In Ohno's autobiography, Zero Regrets: Be Greater Than Yesterday, Ohno wrote, "Kim came up to me after one of the races and said, in English, 'You're number one. You are the best.'" Kim denied that in his appearance on the 6 June 2012 episode of MBC's weekly talk show Radio Star. According to Kim, Ohno approached Kim and asked to have a photo taken together, then Ohno subsequently lied in his autobiography.

====World Championships====
A month later, Kim won all possible six gold medals in the men's category at the 2002 World Short Track Speed Skating Championships (overall, 500 m, 1000 m, 1500 m, 3000 m, 5000 m relay), a feat achieved by no other man in the history of the competition. Though Canada's Sylvie Daigle achieved the same feat in the women's sport at the 1983 World Championships in Tokyo, no World Championship title was awarded for relays that year. In particular, he astounded spectators and competitors alike when he sprinted ahead during the 1500 m final race and retained his speed throughout, eventually winning the gold by finishing one and a half lap before his competitors. He also showed a remarkable comeback in the 5000 metre relay, after Ahn Hyun-soo fell over with four laps to go, by regaining a 20-metre gap between the Canadian team and the Korean team to seize the gold medal by 0.005 seconds. Kim posted a thread on one of Korean online communities the reason why he made such gap. Kim said, "I wanted to compete against Ohno in the World Championships to prove Ohno made the 'Hollywood action,' but he didn't participate in it. Annoyed with that, I just ran towards the goal whether or not other competitors were disqualified due to the gap."

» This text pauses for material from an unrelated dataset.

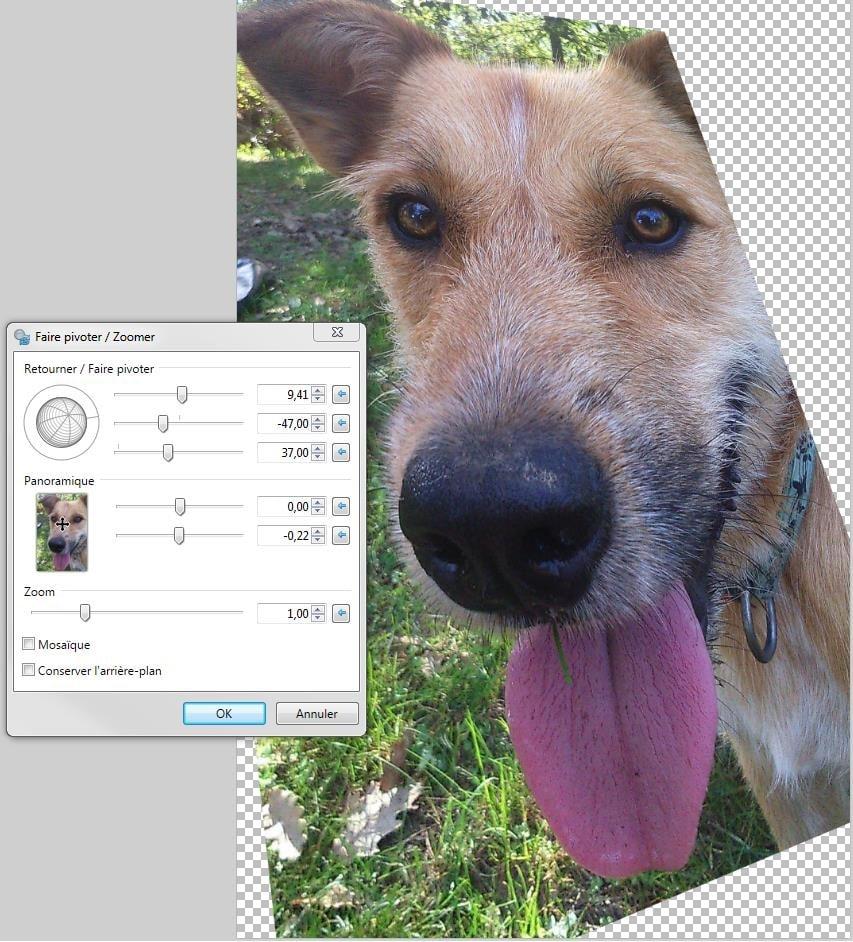 Comment incliner une image avec Paint.net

World Championships Record
2002 World Championships – Overall Champion
Year: Overall; 500 m; 1000 m; 1500 m; 3000 m; Relay
2002: Winner

===Retirement===
Upon graduation from Korea University in early 2002, Kim signed a contract with the Dongducheon City Sports Club. However, he was continually hampered by knee problems and did not race for another year as a result of the third arthroscopic surgery. Kim competed in domestic competitions sporadically in 2003 and 2004, but finally announced his retirement in 2005 due to a chronic knee injury.

==Post-career==
After retiring, Kim moved to the U.S. and started his coaching career in Virginia and Maryland. In February 2011, The Washington Post reported that six skaters said Kim abused them or they saw Kim inflict corporal punishment on other skaters. U.S. Speedskating investigated Kim and the board concluded it did not have enough evidence to take legal action; the alleged victims never called the police. Kim strongly denied hitting or abusing any skater through local media, and 32 parents at his club defended him, saying the charges had been manufactured by parents and coaches motivated by financial disputes or jealous of Kim's success in the local area. "I have never physically punished my students," Kim said in an interview with Yonhap News Agency. "If that had happened over here, it should've been a matter of police investigation, not suspension." In the meantime, Kim started a private club not sanctioned by U.S. Speedskating in Washington D.C. Despite the lack of concrete evidence, however, U.S. Speedskating subsequently suspended his coaching credentials and membership. Kim was reinstated in August 2011 when the Maryland Child Protective Services in Montgomery County finally turned down the legal charges against Kim that U.S. Speedskating brought. A series of exhausting confrontations and unfavorable local media reports left him frustrated and he finally came back to South Korea in November 2011. However, U.S. Speedskating continued to investigate and imposed a lifetime ban on Kim, but the American Arbitration Association reduced the ban to six years in May 2012.

Kim is currently serving as a short track speed skating commentator for KBS.